Art and Science: Have the students match fruit and vegetable seeds with
their parent plant to determine whether there is a correlation between the
size of the seed and the size of the host. Ask the students to design and
decorate a vase on a sheet of watercolor or other heavy art stock. Add stems
and leaves to the vase. Use the sliced fruits and vegetables from above
as flowers. Dip the fruits and vegetables in a variety of colors of tempera
or acrylic paints and print them on the paper.
Art and Language Arts: Have the students pretend that they are seeds on
a journey. Create and send postcards to classmates detailing the sites and
adventures of your trip.
Language Arts, Math, and Social Studies: Read or view "The Lotus Seed"
for the class. Distribute world maps and ask the students to chart the journey
of Grandmother's lotus seed. Using calculators and the map's scale, approximate
the distance that the seed traveled.
Math: Ask the students to bring in old seed catalogs or write and request
new ones. Give each student a "shopping list" and a calculator.

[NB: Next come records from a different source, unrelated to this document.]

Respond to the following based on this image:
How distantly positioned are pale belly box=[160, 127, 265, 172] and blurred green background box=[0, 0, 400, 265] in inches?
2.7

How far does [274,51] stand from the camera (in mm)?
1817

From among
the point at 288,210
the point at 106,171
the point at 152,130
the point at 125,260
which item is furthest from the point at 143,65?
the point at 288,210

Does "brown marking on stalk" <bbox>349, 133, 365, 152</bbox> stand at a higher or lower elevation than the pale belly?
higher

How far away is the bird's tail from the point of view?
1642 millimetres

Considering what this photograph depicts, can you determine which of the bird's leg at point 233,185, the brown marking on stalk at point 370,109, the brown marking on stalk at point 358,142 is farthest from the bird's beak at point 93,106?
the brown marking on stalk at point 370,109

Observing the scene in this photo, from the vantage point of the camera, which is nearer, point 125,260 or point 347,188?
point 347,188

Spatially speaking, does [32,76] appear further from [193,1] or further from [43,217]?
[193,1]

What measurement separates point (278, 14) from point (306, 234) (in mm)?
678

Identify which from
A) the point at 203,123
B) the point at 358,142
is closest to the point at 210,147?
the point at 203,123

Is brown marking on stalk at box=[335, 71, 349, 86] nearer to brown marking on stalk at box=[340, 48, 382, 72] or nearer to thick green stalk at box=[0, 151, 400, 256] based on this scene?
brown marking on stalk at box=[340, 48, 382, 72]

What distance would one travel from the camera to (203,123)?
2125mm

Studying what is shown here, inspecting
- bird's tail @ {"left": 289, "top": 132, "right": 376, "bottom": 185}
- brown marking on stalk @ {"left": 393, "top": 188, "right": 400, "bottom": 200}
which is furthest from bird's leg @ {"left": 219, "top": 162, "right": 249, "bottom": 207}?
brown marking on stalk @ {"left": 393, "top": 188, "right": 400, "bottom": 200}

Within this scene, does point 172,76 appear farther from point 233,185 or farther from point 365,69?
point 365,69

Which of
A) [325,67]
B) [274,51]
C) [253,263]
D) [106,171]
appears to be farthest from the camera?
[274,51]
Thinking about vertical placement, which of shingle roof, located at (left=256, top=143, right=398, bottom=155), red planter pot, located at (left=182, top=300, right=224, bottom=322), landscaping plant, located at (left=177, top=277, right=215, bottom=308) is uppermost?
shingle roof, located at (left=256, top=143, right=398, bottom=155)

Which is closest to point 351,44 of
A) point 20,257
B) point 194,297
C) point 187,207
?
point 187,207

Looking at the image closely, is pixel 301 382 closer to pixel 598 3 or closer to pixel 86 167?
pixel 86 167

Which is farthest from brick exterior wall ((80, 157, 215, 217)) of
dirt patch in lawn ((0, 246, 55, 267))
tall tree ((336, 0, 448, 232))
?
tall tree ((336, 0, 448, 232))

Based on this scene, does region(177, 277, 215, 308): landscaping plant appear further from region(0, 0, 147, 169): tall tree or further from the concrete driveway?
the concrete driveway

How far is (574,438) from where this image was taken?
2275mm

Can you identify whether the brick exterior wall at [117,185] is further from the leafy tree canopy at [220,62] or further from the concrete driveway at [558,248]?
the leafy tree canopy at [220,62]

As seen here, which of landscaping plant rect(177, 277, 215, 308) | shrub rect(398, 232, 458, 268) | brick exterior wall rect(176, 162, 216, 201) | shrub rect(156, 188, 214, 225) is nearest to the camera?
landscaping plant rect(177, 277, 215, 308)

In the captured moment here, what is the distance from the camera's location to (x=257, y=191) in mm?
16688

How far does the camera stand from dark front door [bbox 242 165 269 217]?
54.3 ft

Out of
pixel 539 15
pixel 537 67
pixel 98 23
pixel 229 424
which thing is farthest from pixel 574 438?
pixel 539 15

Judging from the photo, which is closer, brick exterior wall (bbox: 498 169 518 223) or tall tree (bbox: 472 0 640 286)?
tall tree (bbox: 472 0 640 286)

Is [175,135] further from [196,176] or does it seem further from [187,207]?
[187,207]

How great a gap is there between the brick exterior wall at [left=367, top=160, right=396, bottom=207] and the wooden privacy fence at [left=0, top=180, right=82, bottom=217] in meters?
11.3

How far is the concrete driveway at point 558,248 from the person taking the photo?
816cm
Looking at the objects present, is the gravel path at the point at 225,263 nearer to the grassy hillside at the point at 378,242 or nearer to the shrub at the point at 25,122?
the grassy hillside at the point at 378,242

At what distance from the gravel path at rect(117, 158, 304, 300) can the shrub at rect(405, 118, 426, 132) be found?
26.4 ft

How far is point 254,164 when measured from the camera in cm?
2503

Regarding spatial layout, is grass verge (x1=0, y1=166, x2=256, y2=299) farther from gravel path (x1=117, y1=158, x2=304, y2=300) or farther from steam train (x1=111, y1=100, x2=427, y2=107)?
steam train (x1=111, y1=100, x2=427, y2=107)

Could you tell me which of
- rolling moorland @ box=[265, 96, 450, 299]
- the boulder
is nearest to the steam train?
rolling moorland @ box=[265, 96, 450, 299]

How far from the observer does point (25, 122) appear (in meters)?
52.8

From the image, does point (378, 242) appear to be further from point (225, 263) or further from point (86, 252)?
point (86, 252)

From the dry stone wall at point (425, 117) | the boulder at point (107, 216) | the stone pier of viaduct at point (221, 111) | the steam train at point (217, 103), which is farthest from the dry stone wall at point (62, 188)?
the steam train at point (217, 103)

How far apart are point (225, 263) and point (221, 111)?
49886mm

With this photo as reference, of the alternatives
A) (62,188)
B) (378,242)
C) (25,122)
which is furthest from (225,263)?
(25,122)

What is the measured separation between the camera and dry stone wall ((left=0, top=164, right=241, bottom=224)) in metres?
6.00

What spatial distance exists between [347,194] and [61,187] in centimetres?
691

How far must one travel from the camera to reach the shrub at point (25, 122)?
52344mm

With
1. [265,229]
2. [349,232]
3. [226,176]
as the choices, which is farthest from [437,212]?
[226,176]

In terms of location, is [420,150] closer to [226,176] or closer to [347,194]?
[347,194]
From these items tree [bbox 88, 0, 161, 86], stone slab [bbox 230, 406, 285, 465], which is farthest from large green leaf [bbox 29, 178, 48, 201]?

Ask them to find and record the price of each seed on their list. Use the
calculator to compute the exact cost of their purchase.
Science: Have each student wear a pair of old cotton socks over their own
shoes. Go for a nature hike through a field with low, dry plants. Return
to the classroom. Remove the socks. Examine the seeds clinging to them.
Shake the socks vigorously to see which seeds fall off first. Record the
results. Gather the seeds and grow your own "Prickly Park." Record
the length and dates of each seed's germination.
NOTE TO TEACHER
The type of nuts selected for this activity may be altered due to availability
of nuts in your area. Have each group of students place their nuts in a
location that is accessible to squirrels. Tell the students to record the
number of nuts they placed outside on their "Squirrel Smorgasbord"
record sheet. Ask students to record their predictions about which nuts
will be carried off first and which will be carried off last. Leave the
nuts outside for several days and have students periodically count the remaining
nuts. The students should record their findings on the record sheets. Have
students compare their results with their predictions.